## Text excerpt
──────────────────────────────
And here's another variant that preserves the flush_and_stale()
behavior. This one is compile tested only:
diff --git a/fs/iomap/buffered-io.c b/fs/iomap/buffered-io.c
index aa587b2142e2..37a27c344078 100644
--- a/fs/iomap/buffered-io.c
+++ b/fs/iomap/buffered-io.c
@@ -1365,40 +1365,12 @@ static inline int iomap_zero_iter_flush_and_stale(struct iomap_iter *i)
return filemap_write_and_wait_range(mapping, i->pos, end);
}
-static loff_t iomap_zero_iter(struct iomap_iter *iter, bool *did_zero,
- bool *range_dirty)
+static loff_t iomap_zero_iter(struct iomap_iter *iter, bool *did_zero)
{
- const struct iomap *srcmap = iomap_iter_srcmap(iter);
loff_t pos = iter->pos;
loff_t length = iomap_length(iter);
loff_t written = 0;
- /*
- * We must zero subranges of unwritten mappings that might be dirty in
- * pagecache from previous writes. We only know whether the entire range
- * was clean or not, however, and dirty folios may have been written
- * back or reclaimed at any point after mapping lookup.
──────────────────────────────
## Information provided
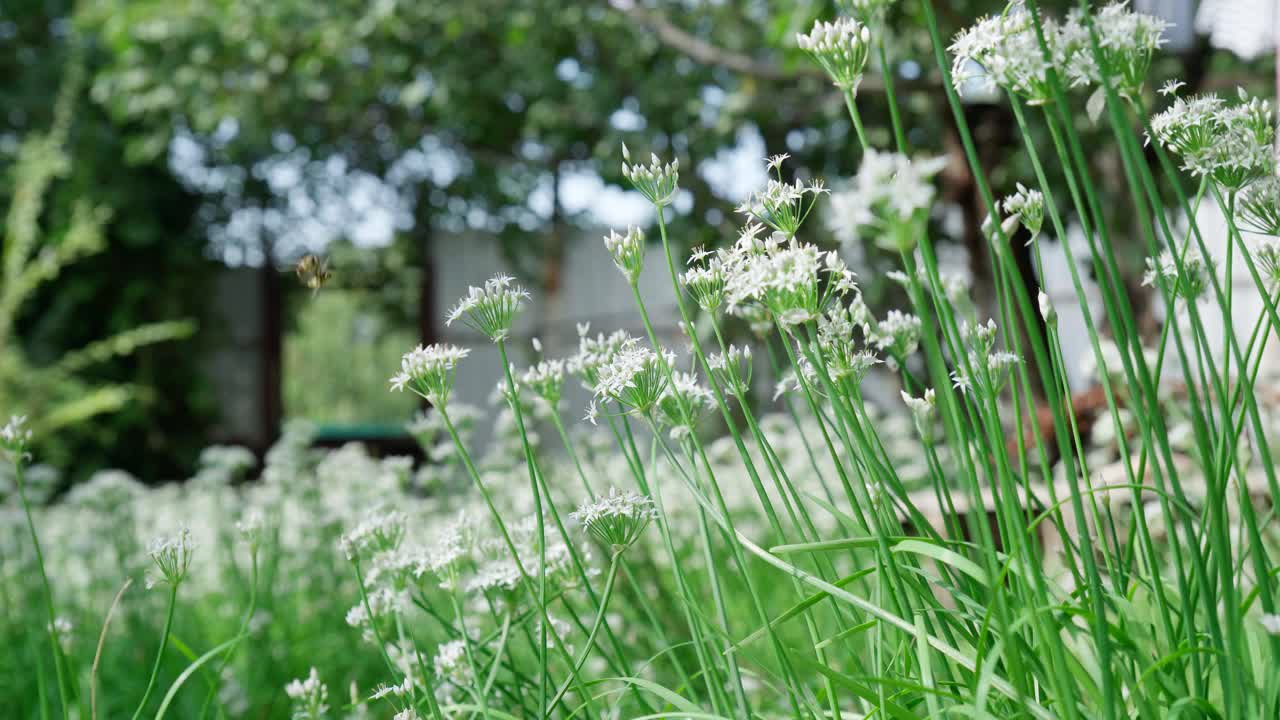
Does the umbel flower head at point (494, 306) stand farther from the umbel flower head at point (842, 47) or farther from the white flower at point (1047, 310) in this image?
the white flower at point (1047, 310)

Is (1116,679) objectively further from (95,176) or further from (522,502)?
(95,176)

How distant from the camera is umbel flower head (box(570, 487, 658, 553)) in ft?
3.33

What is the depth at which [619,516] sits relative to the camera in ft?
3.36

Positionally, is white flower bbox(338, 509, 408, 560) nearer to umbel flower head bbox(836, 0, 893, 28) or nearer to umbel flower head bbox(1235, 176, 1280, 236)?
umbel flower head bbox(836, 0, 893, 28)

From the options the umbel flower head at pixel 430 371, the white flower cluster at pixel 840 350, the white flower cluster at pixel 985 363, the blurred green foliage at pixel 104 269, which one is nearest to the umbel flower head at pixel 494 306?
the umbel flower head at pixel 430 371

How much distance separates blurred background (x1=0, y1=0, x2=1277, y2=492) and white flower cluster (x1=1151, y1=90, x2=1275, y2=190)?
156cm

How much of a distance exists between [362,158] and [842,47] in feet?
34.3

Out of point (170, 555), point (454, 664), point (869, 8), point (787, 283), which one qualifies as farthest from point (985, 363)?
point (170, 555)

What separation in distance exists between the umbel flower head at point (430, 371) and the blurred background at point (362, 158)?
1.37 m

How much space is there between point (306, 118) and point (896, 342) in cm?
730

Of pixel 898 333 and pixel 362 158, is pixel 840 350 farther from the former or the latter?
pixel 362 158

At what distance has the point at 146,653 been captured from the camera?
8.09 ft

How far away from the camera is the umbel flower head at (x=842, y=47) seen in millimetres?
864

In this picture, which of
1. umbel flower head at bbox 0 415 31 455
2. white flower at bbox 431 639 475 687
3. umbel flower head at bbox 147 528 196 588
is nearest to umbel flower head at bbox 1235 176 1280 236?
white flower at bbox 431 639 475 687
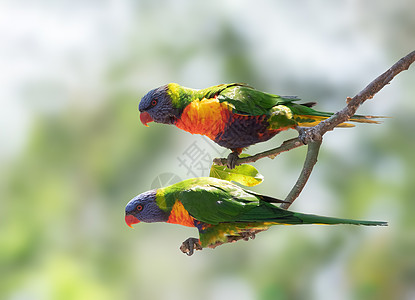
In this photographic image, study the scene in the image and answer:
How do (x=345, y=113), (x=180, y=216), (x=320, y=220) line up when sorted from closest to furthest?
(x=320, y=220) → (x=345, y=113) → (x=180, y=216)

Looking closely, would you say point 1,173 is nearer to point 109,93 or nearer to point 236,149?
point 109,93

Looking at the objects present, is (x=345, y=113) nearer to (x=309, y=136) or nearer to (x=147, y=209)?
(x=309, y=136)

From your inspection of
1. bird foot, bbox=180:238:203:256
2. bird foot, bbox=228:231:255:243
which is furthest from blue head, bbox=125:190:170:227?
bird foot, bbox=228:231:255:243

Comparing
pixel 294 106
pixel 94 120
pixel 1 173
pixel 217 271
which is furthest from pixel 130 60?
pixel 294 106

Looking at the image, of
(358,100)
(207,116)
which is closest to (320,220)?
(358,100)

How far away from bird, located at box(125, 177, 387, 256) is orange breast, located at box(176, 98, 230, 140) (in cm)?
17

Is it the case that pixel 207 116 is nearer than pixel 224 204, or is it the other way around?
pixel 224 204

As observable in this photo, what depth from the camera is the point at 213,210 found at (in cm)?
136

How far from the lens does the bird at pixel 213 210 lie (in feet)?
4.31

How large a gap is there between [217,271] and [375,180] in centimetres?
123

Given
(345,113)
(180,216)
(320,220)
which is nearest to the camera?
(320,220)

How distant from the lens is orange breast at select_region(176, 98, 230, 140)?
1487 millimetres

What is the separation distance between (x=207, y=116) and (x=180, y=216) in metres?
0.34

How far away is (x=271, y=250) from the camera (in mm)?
──────────────────────────────
Print the part of the iomap patch text starting at "behavior. This one" and ending at "- bool *range_dirty)".

## Written response
behavior. This one is compile tested only:
diff --git a/fs/iomap/buffered-io.c b/fs/iomap/buffered-io.c
index aa587b2142e2..37a27c344078 100644
--- a/fs/iomap/buffered-io.c
+++ b/fs/iomap/buffered-io.c
@@ -1365,40 +1365,12 @@ static inline int iomap_zero_iter_flush_and_stale(struct iomap_iter *i)
return filemap_write_and_wait_range(mapping, i->pos, end);
}
-static loff_t iomap_zero_iter(struct iomap_iter *iter, bool *did_zero,
- bool *range_dirty)